Page 67 of We Can Forever

I lead my team back in, with the crew on the outside feeding the hose with foam through a broken window in the chemistry lab. This time, I move with more purpose, determined to get in and out as swiftly as possible.

Lab fires are no joke. It’s not a matter of if there will be an explosion—it’s when.

My heart hammering at the speed of light, I make my way into the lab, followed by my team. Thank God, the source of the fire is apparent immediately. A glass cabinet has been broken, and in front of it, a beaker of chemicals sits on a lit Bunsen burner.

My lips draw thin. Great. So some teenager pissed at being given detention decided they would blow up the school?

“We need to read the labels first,” I tell my team. “To make sure we use the right kind of foam.”

I grab one of the containers on the counter and try to read the label, but the smoke makes it nearly impossible.

“Michael?” Red asks. “We need to make a call.”

I curse under my breath. “If we use the wrong foam?—”

“We don’t have time.”

He’s right. I need to take a shot in the dark, and pray it’s the right one.

“Get the AR-AFFF pumping!” I shout across the comms line.

“Copy that,” a voice from outside responds.

I put down the container, about to move for the hose, when there’s a deafening boom. The whole room shakes, and I’m knocked off my feet.

I hit the ground on my side, the impact sending a shock through my body. Images flash in front of my eyes. Katie playing in our yard with Rose… The fight with my dad—the last time I ever saw him… And Hannah.

Hannah in my house, waking up in my bed every morning. Wearing a wedding dress and saying “I do” as she looks into my eyes. Standing beside me clapping as we watch Katie graduate from high school.

It’s the life we could have had, and just as quickly as it’s there…it’s gone.

Chapter Twenty-Four

HANNAH

Icrochet another chain. Then another. Then another.

“Hannah? Would you like anything from Tall Order?”

“Huh?” I look up and blink the person standing in front of me into focus. It’s Cynthia. “Oh. I’m fine. Thank you.” I put down my crocheting, feeling like an insensitive jerk.

Here I am, sitting in the corner of Knit Happens, worried half to death about Michael. And how must his mother be feeling? I can’t even begin to imagine the stress of knowing your child is in a building that just exploded from a chemical fire.

She smiles gently at me. “This is just part of the job, you know?”

A lump forms in my throat. “Yeah,” I rasp.

And she’d know. Her husband was also a firefighter—a firefighter who died while fighting a fire.

So how can she so nonchalantly say it’s “part of the job”? How can she be so accepting?

I’d never ask her this, and she’s gone anyway—out the door to the coffee shop. It’s just me…and the other fifteen or so people who have gathered in Knit Happens to wait for news about Pine Island’s fire crew.

All that we know is the chem lab at the high school exploded. We don’t know if anyone was injured or…worse.

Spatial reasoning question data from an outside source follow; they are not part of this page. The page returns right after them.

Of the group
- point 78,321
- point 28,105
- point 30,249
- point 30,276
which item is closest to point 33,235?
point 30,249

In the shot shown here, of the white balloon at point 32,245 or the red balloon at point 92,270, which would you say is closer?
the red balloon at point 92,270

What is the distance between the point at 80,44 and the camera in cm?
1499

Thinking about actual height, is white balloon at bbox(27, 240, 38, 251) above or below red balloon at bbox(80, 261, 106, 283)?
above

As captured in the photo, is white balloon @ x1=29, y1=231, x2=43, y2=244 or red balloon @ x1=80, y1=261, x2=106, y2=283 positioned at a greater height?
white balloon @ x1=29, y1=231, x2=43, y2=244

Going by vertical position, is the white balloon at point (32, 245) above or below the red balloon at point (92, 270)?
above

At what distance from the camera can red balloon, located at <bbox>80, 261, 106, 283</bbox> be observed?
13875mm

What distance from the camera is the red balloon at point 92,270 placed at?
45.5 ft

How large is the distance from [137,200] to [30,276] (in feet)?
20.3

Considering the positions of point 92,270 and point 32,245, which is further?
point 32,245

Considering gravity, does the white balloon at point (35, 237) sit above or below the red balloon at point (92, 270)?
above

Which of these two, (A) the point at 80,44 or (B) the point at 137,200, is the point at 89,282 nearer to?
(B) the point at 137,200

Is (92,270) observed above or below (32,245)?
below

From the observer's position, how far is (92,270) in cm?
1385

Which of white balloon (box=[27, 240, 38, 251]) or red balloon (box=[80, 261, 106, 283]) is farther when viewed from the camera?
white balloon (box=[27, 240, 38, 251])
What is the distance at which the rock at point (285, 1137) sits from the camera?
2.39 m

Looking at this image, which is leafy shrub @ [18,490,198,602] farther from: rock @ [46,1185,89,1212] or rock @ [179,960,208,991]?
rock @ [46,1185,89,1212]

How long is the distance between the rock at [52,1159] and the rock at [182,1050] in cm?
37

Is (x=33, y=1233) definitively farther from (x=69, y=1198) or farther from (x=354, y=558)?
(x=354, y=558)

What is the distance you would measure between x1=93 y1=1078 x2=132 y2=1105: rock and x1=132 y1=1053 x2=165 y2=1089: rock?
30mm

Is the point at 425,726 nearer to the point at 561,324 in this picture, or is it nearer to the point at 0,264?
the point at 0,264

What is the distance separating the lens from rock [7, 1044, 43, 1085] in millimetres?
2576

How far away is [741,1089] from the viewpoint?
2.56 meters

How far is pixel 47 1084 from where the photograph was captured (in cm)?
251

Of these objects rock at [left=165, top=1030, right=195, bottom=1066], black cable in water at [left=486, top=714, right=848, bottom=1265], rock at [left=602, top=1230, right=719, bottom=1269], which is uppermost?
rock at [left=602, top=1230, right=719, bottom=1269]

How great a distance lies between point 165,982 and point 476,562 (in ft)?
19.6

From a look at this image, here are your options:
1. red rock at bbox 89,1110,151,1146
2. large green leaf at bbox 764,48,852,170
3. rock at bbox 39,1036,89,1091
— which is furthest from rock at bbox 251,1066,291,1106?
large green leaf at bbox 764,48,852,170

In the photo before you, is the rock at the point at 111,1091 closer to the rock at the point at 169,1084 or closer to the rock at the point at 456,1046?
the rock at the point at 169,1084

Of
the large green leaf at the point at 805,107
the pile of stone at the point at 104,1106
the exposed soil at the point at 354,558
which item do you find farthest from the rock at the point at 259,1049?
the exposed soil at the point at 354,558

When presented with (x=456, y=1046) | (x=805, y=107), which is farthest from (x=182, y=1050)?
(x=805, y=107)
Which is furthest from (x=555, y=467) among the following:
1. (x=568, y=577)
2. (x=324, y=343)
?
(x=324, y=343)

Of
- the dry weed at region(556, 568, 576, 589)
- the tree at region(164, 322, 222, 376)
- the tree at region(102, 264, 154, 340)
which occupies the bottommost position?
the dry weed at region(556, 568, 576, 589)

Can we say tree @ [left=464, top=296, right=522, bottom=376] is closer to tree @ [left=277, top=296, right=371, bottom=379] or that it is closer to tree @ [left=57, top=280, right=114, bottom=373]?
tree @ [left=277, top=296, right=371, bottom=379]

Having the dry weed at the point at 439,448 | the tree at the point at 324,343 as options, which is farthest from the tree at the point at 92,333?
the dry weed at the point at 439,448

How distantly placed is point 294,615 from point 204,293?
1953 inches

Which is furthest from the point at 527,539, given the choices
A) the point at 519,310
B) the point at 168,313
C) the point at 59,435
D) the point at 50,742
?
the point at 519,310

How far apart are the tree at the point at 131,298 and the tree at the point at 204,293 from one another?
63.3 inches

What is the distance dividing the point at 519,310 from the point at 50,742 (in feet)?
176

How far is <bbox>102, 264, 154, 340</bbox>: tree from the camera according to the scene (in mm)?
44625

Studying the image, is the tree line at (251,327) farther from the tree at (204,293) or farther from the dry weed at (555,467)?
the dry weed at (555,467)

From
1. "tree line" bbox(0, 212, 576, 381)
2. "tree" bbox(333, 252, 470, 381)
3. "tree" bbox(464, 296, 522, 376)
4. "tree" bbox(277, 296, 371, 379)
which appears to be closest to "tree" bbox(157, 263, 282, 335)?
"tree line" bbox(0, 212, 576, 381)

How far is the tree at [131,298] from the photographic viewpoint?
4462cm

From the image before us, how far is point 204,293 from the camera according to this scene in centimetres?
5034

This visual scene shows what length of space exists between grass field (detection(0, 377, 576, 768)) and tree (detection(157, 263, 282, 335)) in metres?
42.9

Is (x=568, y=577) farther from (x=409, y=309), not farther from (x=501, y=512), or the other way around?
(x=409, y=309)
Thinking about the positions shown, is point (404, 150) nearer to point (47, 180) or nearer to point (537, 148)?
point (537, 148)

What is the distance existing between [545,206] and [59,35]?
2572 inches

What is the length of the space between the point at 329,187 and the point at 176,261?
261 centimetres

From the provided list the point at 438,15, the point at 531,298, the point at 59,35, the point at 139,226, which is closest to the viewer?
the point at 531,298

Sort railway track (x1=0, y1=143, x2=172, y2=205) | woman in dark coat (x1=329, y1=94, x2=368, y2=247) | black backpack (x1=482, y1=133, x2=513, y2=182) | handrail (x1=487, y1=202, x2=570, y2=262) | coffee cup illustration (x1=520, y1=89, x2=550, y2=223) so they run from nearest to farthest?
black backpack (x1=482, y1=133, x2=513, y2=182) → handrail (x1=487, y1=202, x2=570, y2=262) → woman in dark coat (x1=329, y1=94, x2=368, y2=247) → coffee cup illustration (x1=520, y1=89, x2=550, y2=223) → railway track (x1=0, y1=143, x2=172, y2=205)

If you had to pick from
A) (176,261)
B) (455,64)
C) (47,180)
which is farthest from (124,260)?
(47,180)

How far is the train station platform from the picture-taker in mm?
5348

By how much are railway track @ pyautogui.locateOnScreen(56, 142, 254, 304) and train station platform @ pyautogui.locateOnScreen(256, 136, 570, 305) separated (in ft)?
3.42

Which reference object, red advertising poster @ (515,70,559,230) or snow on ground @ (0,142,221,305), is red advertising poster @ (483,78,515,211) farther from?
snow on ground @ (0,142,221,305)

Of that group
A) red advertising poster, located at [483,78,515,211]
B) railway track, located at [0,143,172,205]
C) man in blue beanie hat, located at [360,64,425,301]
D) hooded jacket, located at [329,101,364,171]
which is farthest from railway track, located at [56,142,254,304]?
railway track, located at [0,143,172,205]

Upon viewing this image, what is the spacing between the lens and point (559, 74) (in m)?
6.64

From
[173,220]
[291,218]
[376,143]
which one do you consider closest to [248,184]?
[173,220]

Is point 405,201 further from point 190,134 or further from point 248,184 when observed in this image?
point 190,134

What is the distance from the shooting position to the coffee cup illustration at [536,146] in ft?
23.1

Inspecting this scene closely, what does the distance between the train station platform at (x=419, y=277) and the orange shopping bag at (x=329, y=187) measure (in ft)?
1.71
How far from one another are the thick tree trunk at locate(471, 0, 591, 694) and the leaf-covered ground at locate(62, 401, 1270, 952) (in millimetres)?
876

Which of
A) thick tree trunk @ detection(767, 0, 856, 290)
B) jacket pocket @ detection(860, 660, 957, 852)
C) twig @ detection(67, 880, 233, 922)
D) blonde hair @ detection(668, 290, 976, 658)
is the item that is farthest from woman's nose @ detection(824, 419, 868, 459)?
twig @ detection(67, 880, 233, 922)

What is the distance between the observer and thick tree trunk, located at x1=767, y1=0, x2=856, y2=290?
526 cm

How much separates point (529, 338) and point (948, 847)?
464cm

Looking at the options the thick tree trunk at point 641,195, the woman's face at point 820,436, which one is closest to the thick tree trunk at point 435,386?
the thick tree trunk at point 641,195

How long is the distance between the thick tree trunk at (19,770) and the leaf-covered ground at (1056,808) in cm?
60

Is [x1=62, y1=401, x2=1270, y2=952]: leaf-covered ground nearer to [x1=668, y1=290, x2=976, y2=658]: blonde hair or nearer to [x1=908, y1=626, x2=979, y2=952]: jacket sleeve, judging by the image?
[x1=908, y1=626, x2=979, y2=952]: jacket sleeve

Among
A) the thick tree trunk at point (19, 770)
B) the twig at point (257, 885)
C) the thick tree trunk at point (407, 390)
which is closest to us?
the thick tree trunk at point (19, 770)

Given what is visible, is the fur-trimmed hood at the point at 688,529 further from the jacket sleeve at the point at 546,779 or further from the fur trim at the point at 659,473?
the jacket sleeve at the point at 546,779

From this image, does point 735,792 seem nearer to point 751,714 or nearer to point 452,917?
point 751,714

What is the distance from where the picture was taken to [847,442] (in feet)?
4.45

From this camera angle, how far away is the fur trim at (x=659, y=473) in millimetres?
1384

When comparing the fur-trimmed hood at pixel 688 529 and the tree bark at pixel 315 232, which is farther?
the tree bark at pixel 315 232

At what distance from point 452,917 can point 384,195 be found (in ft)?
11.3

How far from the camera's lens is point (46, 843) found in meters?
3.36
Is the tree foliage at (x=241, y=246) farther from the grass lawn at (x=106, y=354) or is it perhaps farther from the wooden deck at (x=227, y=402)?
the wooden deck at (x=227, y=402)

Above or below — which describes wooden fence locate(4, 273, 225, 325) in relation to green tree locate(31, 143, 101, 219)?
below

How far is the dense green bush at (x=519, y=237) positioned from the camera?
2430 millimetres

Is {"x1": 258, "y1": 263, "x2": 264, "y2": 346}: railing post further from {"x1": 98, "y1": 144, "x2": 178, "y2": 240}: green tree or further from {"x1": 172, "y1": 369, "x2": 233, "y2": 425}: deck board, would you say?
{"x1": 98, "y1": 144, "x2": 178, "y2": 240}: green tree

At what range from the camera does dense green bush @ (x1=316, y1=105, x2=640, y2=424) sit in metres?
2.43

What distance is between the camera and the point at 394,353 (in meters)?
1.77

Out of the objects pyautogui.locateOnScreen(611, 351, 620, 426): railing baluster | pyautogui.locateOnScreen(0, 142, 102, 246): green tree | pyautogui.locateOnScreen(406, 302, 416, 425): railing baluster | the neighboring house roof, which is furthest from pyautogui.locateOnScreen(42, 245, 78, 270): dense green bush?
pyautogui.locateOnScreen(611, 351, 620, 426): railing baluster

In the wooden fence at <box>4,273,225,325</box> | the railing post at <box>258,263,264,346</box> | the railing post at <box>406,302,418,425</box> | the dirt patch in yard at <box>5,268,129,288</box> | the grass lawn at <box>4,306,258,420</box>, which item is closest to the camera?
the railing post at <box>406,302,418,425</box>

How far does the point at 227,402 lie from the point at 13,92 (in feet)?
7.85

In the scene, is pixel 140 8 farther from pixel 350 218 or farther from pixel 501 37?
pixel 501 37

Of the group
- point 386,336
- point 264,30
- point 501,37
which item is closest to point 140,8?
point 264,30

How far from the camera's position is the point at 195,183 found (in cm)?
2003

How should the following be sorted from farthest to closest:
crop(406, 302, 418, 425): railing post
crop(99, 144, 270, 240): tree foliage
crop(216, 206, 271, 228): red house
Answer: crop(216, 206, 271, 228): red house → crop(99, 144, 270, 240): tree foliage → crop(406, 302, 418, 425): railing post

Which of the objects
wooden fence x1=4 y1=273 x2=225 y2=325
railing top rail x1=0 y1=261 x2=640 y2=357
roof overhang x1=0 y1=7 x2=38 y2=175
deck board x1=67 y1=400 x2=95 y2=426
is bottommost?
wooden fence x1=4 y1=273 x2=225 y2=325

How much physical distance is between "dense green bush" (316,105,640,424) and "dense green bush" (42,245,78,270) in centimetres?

Waiting for this kind of news is the type of hell I wouldn’t wish on anyone. Worst-case scenarios keep running through my mind. Michael injured. Michael trapped under rubble. Michael dead.

Swiping at my tired eyes, I catch the news that the group—including several shop owners and Devin, Alexis, and Flick—are watching on a tablet. A shot of smoke drifting skyward fills the screen, with a grim-looking reporter in the foreground. My stomach clenching tight, I look away before I vomit and pick my crochet needles back up.